Görkemli bir gerilim hikâyesi: Siyah Telefon

Scott Derrickson’un ABD’li ortalama bir ailenin açmazları içine yerleştirdiği korku yüklemesi, sosyal anlatısı güçlü bir film ortaya çıkarıyor.

Başak Bıçak

Küçük bir kasaba, maskeli bir katil, kötü ebeveynler ve bir çocuk kaçırma hikâyesi... “Siyah Telefon” (Black Phone), ilk bakışta geleneksel korku unsurlarından oluşan bir film gibi görünebilir. Ancak Doctor Strange ile verdiği molanın ardından korku özüne dönüş yapan Scott Derrickson, paranormal olaylarla bezenmiş bir seri katil öyküsüyle salt gösterişli bir gerilim filmi inşa etmekle kalmıyor, aynı zamanda türün unutulan köklerini canlandırarak yeni bir soluk getiriyor.

70’lerin sonu... Denver’ın küçük bir kasabasında, pastoral renklerle bezenmiş bir açılış sahnesi ve gren dolgulu bir jenerik... Stephen King’in oğlu Joe Hill’in 2005 yılında yazdığı kısa öyküden yola çıkan Scott Derrickson ve C. Robert Cargill ikilisi, seyircisini geçmişe dönük ortamına yüklediği bir gerilim duygusuyla karşılıyor ve dramatik yapısıyla koşut anbean beslemeye devam ediyor. Girişte, bir beyzbol maçında tanıştığımız ana karakterimiz Finney, 13 yaşında ve bir ölçüde özgüven problemleri olan bir çocuk... Dolayısıyla, sahanın yıldızı o değil, ancak kız kardeşi Gwen’in desteğinden, filmin ve öykünün gidişatına sirayet edecek sıkı ilişkiyi görmek mümkün oluyor.

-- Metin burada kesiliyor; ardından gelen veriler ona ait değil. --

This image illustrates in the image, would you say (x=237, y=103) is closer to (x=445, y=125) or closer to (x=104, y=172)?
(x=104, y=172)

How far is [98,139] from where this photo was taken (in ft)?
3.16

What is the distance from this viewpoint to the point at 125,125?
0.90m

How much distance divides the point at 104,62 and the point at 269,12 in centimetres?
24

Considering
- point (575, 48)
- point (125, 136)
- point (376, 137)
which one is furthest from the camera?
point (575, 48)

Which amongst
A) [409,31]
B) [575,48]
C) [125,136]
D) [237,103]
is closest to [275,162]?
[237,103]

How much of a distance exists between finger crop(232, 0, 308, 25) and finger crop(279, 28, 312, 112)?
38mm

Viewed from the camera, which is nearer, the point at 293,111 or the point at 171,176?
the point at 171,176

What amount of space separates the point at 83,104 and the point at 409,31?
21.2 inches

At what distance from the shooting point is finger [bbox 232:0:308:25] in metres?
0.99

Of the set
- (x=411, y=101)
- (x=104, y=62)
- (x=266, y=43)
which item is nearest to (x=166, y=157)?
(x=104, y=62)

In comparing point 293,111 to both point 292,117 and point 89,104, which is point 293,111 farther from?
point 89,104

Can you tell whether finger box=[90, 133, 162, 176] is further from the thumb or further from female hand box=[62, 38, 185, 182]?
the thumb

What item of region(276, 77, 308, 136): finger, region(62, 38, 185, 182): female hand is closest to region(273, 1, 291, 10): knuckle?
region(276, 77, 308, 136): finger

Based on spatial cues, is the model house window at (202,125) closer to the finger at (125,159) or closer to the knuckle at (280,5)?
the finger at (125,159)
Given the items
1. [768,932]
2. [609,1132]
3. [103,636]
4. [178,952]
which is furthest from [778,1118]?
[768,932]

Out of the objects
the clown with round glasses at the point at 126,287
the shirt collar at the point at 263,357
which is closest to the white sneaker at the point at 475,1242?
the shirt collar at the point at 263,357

“Siyah Telefon”un, ana karakterlerini tanıtmak için seçtiği dingin anlatımın nedeniyse çok geçmeden açığa çıkıyor: Bir seri katil öyküsünün göbeğinde yer alan ve en az katilin kendisi kadar ürkütücü olan baba figürü, filmin havasını destekleyen en önemli katmanlardan biri. Gwen ve Finney, kimi zaman okuldaki zorbalarla, kimi zaman alkolik babalarıyla birlikte mücadele ediyorlar ve Finney’nin baba King’e atıf yapan siyah balonlu, maskeli bir katil tarafından kaçırılmasından sonra kardeşler arasındaki psişik bağ, Finney’nin katil Grabber’dan kurtulma çabasının sacayaklarından birine dönüşüyor.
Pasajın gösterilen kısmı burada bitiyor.